(Saved entries)

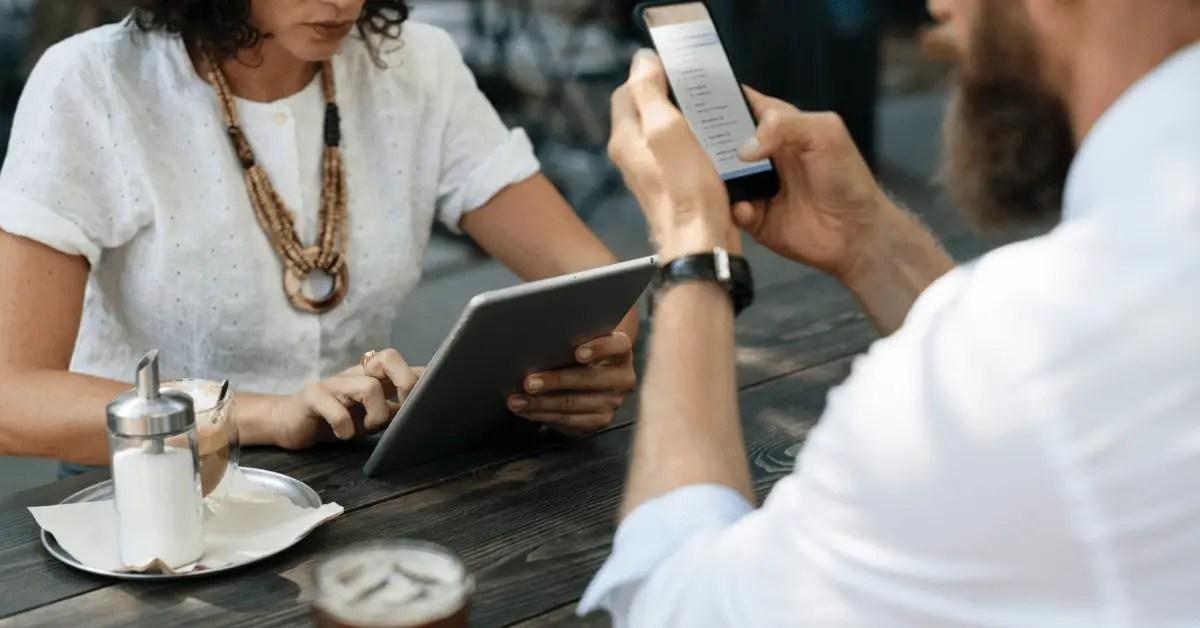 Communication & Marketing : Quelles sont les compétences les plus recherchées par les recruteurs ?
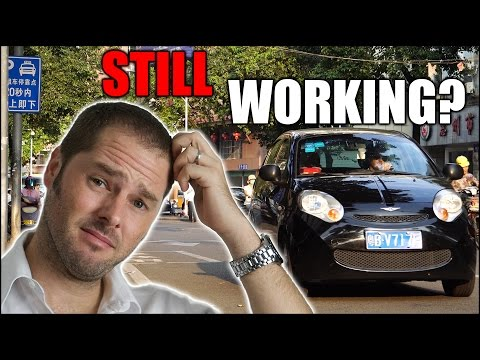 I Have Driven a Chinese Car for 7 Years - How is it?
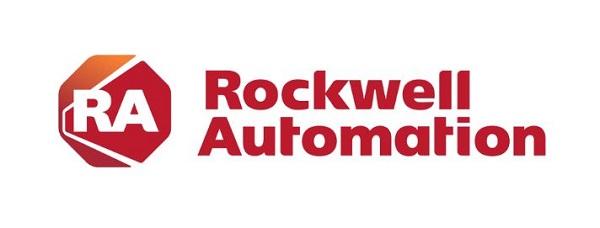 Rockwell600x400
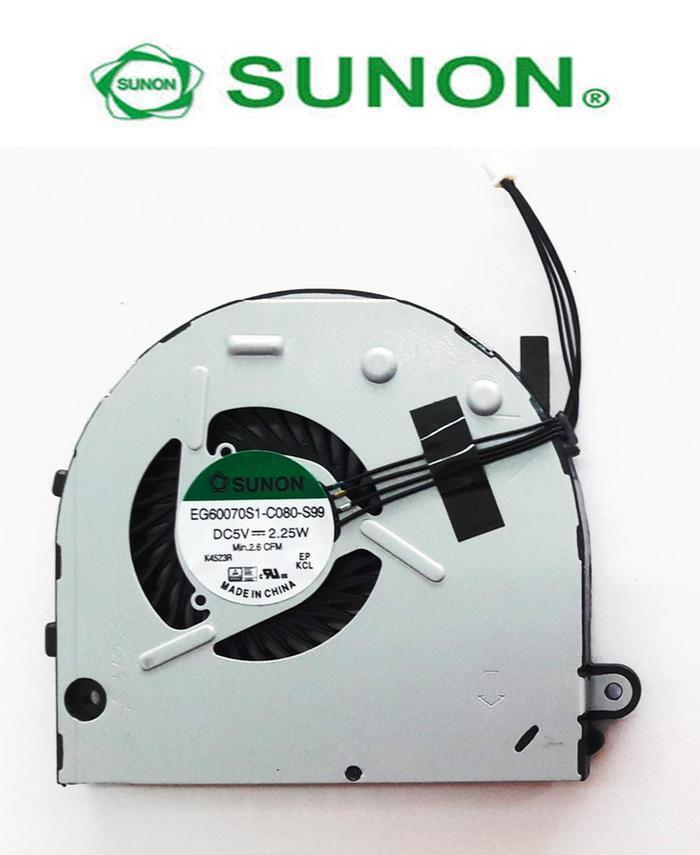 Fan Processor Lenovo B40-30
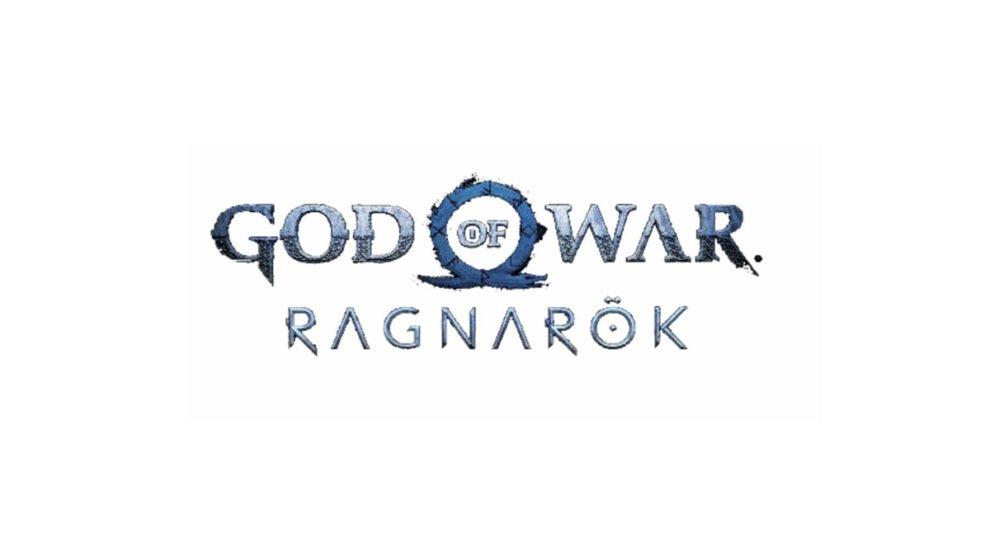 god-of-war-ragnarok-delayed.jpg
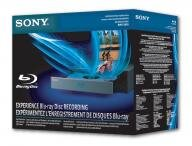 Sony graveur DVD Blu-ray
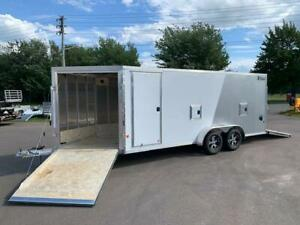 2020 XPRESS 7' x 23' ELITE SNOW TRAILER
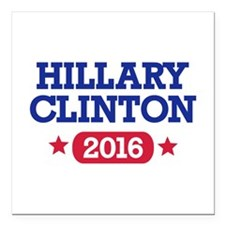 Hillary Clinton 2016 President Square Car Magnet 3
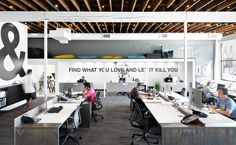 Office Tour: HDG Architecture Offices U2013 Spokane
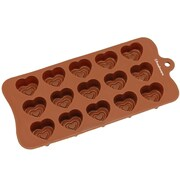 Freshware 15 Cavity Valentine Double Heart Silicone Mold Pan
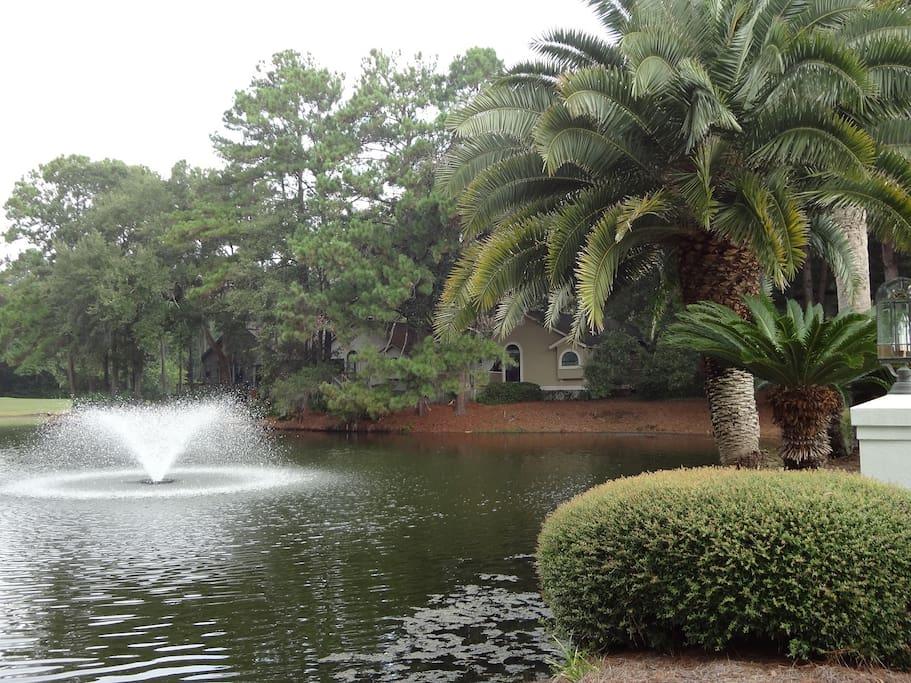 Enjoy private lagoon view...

_Aim of the task_
Set down exactly the lines from the start of the records through the line containing "2020 XPRESS 7' x 23' ELITE SNOW TRAILER", both included, and omit the pictures.

_Output below_
 Communication & Marketing : Quelles sont les compétences les plus recherchées par les recruteurs ?
 I Have Driven a Chinese Car for 7 Years - How is it?
 Rockwell600x400
 Fan Processor Lenovo B40-30
 god-of-war-ragnarok-delayed.jpg
 Sony graveur DVD Blu-ray
 2020 XPRESS 7' x 23' ELITE SNOW TRAILER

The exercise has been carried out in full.